Nos
Encontramos há mais de 19 séculos daquela comunidade onde pudemos conhecer um
dos vários conflitos das comunidades paulinas. Eram atritos entre simpatizantes
de Paulo, simpatizantes de Apolo, de Cefas ou de Cristo. Os séculos passam, mas
não passam as politizações/ partidarismos de um projeto, infelizmente.
Gostaria
de adentrar, mesmo que superficialmente, naquele momento de conflito na
comunidade de Corinto, para assim trazer algumas provocações, à sociedade
religiosa, civil, política em geral, mas principalmente aos irmãos e irmãs que
se partidarizaram e esqueceram do cerne de seu batismo: Cristo em tudo, Cristo
em todos.
Procuraremos
nos ater aos versículos de dez a quinze do primeiro capítulo da primeira carta
aos Coríntios.
“Eu
vos exorto, irmãos, em nome de nosso Senhor Jesus Cristo: guardai a concórdia
uns com os outros, de sorte que não haja divisões entre vós. Sede estreitamente
unidos no mesmo espírito e no mesmo modo de pensar. Com efeito, meus irmãos,
pessoas da casa de Cloé me informaram de que existem rixas entre vós.
Explico-me: cada um de vós diz: ’Eu sou de Paulo!’, ou ‘Eu sou de Apolo!’, ou
‘Eu sou de Cefas!’, ou ‘Eu sou de Cristo!’ Cristo estaria assim dividido? Paulo
teria sido crucificado em vosso favor? Ou fostes batizados em nome de Paulo?
Dou graças a Deus por não ter batizado ninguém de vós a não ser Crispo e Caio.
Assim ninguém pode dizer que foi batizado em meu nome.”
(1 Cor 1, 10-15)
Corinto,
era uma rica cidade, onde a riqueza de uma minoria contrastava com a miséria de
muitos, em sua maioria escravos. Eis o primeiro ponto de divisão. Paulo esteve
nesta comunidade mais ou menos um ano e meio. Ali fundou uma comunidade cristã.

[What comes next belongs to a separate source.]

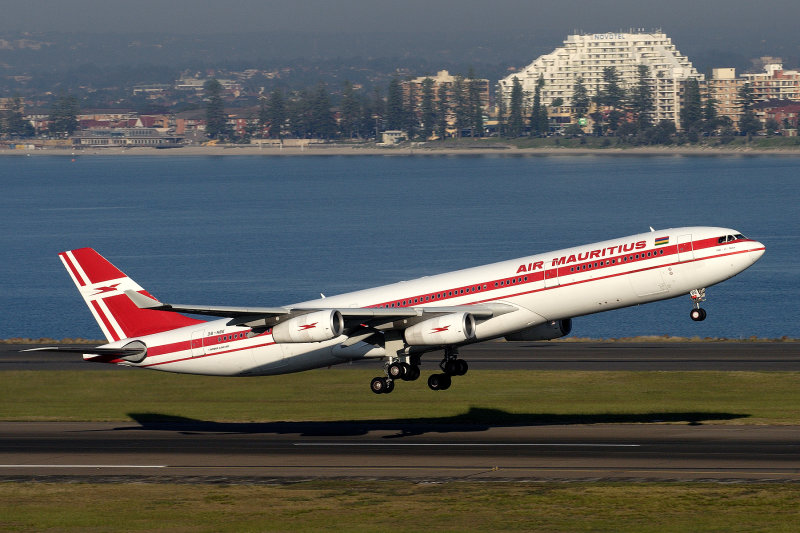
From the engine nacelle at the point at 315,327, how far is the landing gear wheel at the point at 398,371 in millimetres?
5301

A esta comunidade Paulo dedicou duas cartas. As discórdias e os escândalos
ameaçavam essa comunidade, já tão fragilizada pelas diferenças sociais e
culturais, forte característica de cidades portuárias. Paulo trata na primeira
parte da carta aos Coríntios sobre a unidade em Cristo e o auge do conflito
ideológico se encontra exatamente no capítulo um desta carta.
O
que se nota desta comunidade é sua pluralidade cultural, religiosa, social e
ideológica. Aqui já se acena o porquê dos conflitos iniciais na nova
comunidade.
A
princípio conheçamos os “partidos” ou as figuras que influenciavam o pensamento
da comunidade.
a) Os
que “se dizem de Paulo”. Esse grupo ao que parece são de cristãos fiéis a
pregação de Paulo, na qualidade de fundador da comunidade. Ele se identifica
com o seu modo de viver e anunciar o evangelho.
b) O
segundo grupo é os que “se dizem de Apolo”, um judeu natural de Alexandria, no
Egito, conhecedor da Lei e das tradições do seu povo. Apolo foi um missionário que esteve em
Corinto, excelente orador e pregador do evangelho; provavelmente esse perfil de
intelectual atraiu alguns membros da comunidade de Corinto. (At 18,24-28).
c) Um
outro grupo presente é dos que “se dizem de Pedro”. Supõe-se que suas ideias
são conhecidas e aceitas por membros da comunidade. (3,22; 9,5; 15,5).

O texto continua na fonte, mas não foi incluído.